Enchantement, désenchantement et réenchantement du monde

La thèse wébérienne du désenchantement du monde est bien connue. Mais est-elle son dernier mot, comme on semble souvent l’entendre ?

 

Voici un siècle, le sociologue allemand Max Weber, en rééditant son ouvrage déjà classique de son vivant, L’éthique protestante et l’esprit du capitalisme, allait rendre célèbre un substantif qui, bien qu’il l’utilise avec parcimonie, était promis à un durable avenir : Entzauberung. Forgé sur le mot Zauber, « magie », Entzauberung signifie littéralement « dé-magi-fication », ce que l’on a rendu par le terme « désenchantement ». Il proposait une histoire complexe de notre Occident en deux, ou plutôt, en trois temps.

 

  1. Pendant des millénaires, la religion a structuré tant la pensée que les actions des hommes. En fait, Weber distingue deux moments.

Durant le premier temps, la religion a pris la forme primitive de la magie. Nos ancêtres ont vécu dans un monde peuplé d’entités surnaturelles, des dieux, des anges, des fantômes, des esprits sylvestres. Et ce monde, tout à la fois visible et invisible, était un. Comme l’a affirmé depuis le philosophe canadien Charles Taylor, « tout le monde peut convenir que l’une des grandes différences entre nous et nos ancêtres qui ont existé il y a plus de cinq cents ans est qu’ils vivaient dans un monde ‘enchanté’ et nous non [1] ». Et la magie permettait d’avoir une action sur ce monde spirituel tissant notre monde matériel. Pour nous protéger de ses dangers ou pour obtenir ses bienfaits. Ainsi, en offrant tel cadeau aux dieux, l’on obtenait une récolte abondante. Et puisque les dieux, les elfes et les anges enchantent ce qu’ils habitent, le cosmos unifié de la magie était un manège enchanté.
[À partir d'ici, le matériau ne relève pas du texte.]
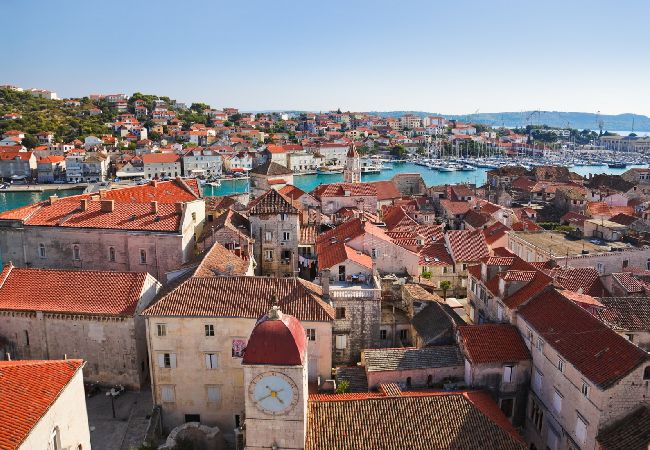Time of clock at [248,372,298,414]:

Puis, dans un second temps, nous sommes passés des religions magiques aux religions du salut. Les dieux se sont personnalisés, sont devenus transcendants et le monde s’est structuré de manière duelle, distinguant une partie spirituelle d’une partie matérielle et créée. Dès lors, les relations avec les entités surnaturelles, d’utilitaristes, voire techniques (tel rituel donne tel résultat de manière nécessaire) sont devenues éthiques et répondent au besoin de sens face à la souffrance.

 

  1. Mais, dans un deuxième temps, la religion va désenchanter le monde. Si je comprends bien le raisonnement de Weber, ce désenchantement se produit par un triple mouvement.

Le premier est interne à la religion. Nous l’avons dit, alors que les religions magiques sont monistes, ne sépare pas le céleste du terrestre, les religions du salut qui sont des religions monothéistes sont duelles et distinguent fortement le monde divin du monde humain. Dès lors, les sphères mondaines s’autonomisent hors Dieu et, en s’autonomisant, se sécularisent. Or, comme un monde sans dieux, un monde sans Dieu est désenchanté.
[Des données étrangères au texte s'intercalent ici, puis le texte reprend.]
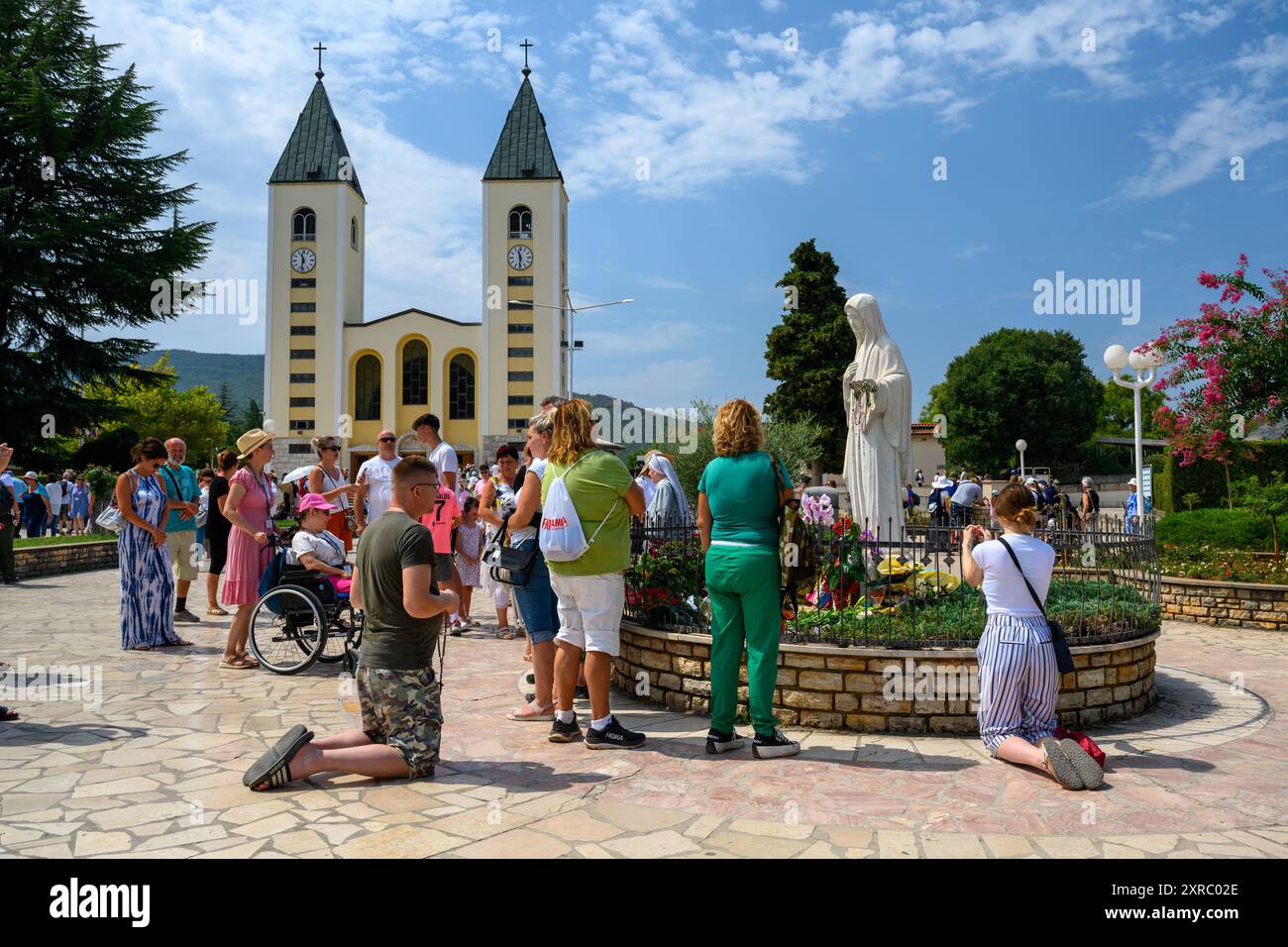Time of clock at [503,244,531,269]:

Le deuxième mouvement se joue à la frontière des deux mondes. En se séparant des activités mondaines, celles-ci prennent leur indépendance. Or, ce qui est affranchi se déploie sans obstacle et sans limite. Dès lors, le capitalisme, les sciences et les techniques ont connu la croissance que l’on sait. Or, avec une rare ingratitude, ils ont conduit à exclure la religion du monde. Ainsi, de manière paradoxale, la religion a produit sa propre exclusion. La thèse chère à Gauchet du christianisme comme religion de la sortie de la religion n’est donc guère nouvelle. Le diagnostic de Weber, qui mérite d’être discuté et le sera âprement, n’est en tout cas pas suspect d’être miné par une secrète volonté apologétique. Son auteur, en effet, disait de lui être un rationaliste « sans oreille musicale » pour la religion… Quoi qu’il en soit, ce processus a accéléré le désenchantement.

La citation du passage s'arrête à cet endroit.